After I’m done and my issues were in Github I ran the following script. It picks up the highest prio task with ‘ready-for-agent’ label and starts implementing it, one after another.

#!/bin/bash
set -e

if [ -z "$1" ]; then
  echo "Usage: $0 <iterations>"
  exit 1
fi

PROJECT_DIR="$(pwd)"
USER_HOME="$HOME"

echo "Creating temporary sandbox profile..."
# Providing all required keys to satisfy the exact schema validation spec
cat <<EOF > "$PROJECT_DIR/.srt-settings.json"
{
  "network": {
    "allowedDomains": [
      "anthropic.com",
      "*.anthropic.com",
      "github.com",
      "*.github.com",
      "registry.npmjs.org",
      "api.github.com"
    ],
    "deniedDomains": []
  },
  "filesystem": {
    "allowWrite": [
      "$PROJECT_DIR",
      "$USER_HOME/.claude",
      "$USER_HOME/.claude.json",
      "/tmp",
      "/private/tmp"
    ],
    "denyRead": [],
    "denyWrite": []
  }
}
EOF

for ((i=1; i<=$1; i++)); do
  echo "=== Starting Iteration $i ==="

  result=$(npx --package=@anthropic-ai/sandbox-runtime srt \
    --settings "$PROJECT_DIR/.srt-settings.json" \
    claude --dangerously-skip-permissions -p "
      @PRD.md @BACKEND.md @progress.txt
      1. Find the highest-priority task with 'ready-for-agent' label and implement it.
      2. Run your tests and type checks.
      3. Update the PRD / BACKEND with what was done.
      4. Append your progress to progress.txt.
      5. Commit your changes.
      ONLY WORK ON A SINGLE TASK.
      If the PRD is complete, output <promise>COMPLETE</promise>.")

  echo "$result"

  if [[ "$result" == *"<promise>COMPLETE</promise>"* ]]; then
    echo "PRD complete after $i iterations."
    rm -f "$PROJECT_DIR/.srt-settings.json"
    exit 0
  fi
done

rm -f "$PROJECT_DIR/.srt-settings.json"

I came back in the morning and my whole backend was implemented.

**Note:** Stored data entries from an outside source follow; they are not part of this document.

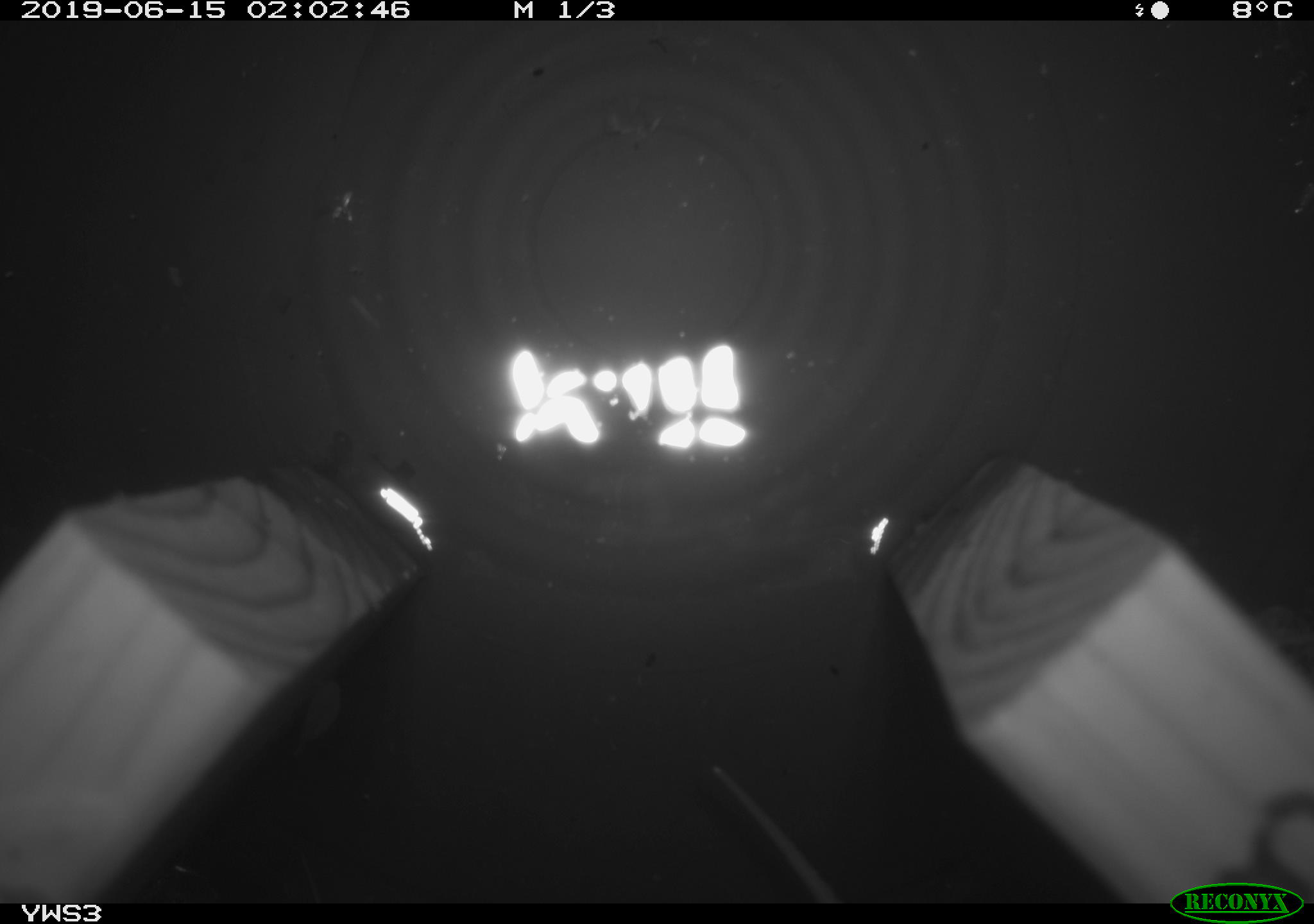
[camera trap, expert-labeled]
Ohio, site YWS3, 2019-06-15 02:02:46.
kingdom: Animalia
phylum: Chordata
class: Mammalia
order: Rodentia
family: Cricetidae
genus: Peromyscus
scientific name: Peromyscus leucopus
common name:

This is an adoption of Matt’s Ralph Loop. You can be more elaborate with the prompt and reference the /implement and /tdd skills.

With the SRT the whole Claude Code process is isolated, including file tools, MCP servers, and hooks.

For more security you need to spin up your own dev container like human.

Thoughts

With the right context (PRD.md, CONTEXT.md, …) and well described tickets … is that the future of software development? We make sure we have all the answers and producing code is just done automatically? English works as higher abstraction of a programming language. 4GL anyone?

It’s not perfect yet but we are getting there. We rather describe the what and not the how anymore.

I have yet to get a good feeling on how the concept / workflow works for maintenance, bug fixes, smaller features. It feels more light weight than spec driven development, yet everything seems to be there.

Let’s wait until next month and I found a new way of doing things.

P.S. I also like coding on my phone with claude and a connected github repo. Really works nice. 100% isolation. I even ordered a powerkeyboard.